All those fears that the show wouldn’t have sufficient mainstream appeal have at last been put to rest. The avalanche of Broadway raves obviously didn’t hurt. But “Fun Home” has caught fire for a simple reason: It is deeply moving without being in the least sentimental or pandering.
“Otherness,” let the record once again show, goes out the window when empathy for our confounding common humanity is stirred by artists unafraid of complexity. Apparently, emotionally rich and resonant storytelling is all that’s needed for theatergoers, gay or straight, to lay down their defenses and identify with a stranger.
A Tony win for best musical would be a fitting coda to this theatrical season’s most inspiring narrative. But here’s where things get complicated. Although few would describe this as a banner year for Broadway, it actually hasn’t been a bad period for musicals, despite the foundering of the multimillion-dollar Sting vessel “The Last Ship” and the quick demise of “Honeymoon in Vegas.”

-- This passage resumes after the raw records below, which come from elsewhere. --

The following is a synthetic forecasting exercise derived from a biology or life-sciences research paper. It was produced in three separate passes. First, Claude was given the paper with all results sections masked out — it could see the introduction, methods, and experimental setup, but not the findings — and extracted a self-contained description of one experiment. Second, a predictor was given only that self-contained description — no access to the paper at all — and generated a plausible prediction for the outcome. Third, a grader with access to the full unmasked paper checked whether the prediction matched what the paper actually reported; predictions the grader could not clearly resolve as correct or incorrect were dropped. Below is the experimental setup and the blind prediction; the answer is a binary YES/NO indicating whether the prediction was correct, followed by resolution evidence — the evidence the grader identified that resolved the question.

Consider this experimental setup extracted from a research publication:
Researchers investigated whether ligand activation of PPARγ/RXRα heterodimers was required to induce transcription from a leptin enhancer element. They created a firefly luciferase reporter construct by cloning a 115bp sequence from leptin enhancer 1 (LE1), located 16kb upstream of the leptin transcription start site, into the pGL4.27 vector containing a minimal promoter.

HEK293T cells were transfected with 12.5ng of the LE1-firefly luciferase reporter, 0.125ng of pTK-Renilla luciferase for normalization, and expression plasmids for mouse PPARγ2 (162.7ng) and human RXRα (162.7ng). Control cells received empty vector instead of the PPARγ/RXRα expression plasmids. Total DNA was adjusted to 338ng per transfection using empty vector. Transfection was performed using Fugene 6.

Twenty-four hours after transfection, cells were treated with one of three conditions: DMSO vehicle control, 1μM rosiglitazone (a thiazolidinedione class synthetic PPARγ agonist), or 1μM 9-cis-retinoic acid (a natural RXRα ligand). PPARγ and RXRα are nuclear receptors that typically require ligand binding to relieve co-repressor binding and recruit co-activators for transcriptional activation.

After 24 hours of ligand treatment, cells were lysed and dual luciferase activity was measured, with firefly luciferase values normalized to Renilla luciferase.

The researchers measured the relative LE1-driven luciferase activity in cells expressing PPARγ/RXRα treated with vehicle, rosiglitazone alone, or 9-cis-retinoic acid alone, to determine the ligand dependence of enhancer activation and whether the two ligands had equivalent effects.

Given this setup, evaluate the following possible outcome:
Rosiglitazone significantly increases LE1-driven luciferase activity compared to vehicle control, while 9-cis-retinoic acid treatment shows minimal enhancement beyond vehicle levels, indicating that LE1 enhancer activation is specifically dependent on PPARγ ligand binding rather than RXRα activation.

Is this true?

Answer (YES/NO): NO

“Hamilton,” already canonized as an instant classic, opened at the Public Theater in February and would likely have swept the Tonys had it moved to Broadway on a quicker timetable. But now that the Lin-Manuel Miranda rap musical about the Founding Fathers has delayed its opening till August, “Fun Home” is in a tight race with “An American in Paris,” the dance-musical based on the 1951 Oscar-winning film, and “Something Rotten!,” which just may be the funniest musical comedy to come around since “The Book of Mormon.”
Hopeless optimist that I am, I believe that artistic merit will prevail and that “Fun Home” will squeak out the win. But many Broadway insiders are giving the edge to “An American in Paris,” which was directed and choreographed by the Royal Ballet’s Christopher Wheeldon. A national (and no doubt highly lucrative) tour has already been announced, giving it a built-in Tony advantage. (Out-of-town producers, a sizable bloc of voters, are hardly blind to their own financial interests.)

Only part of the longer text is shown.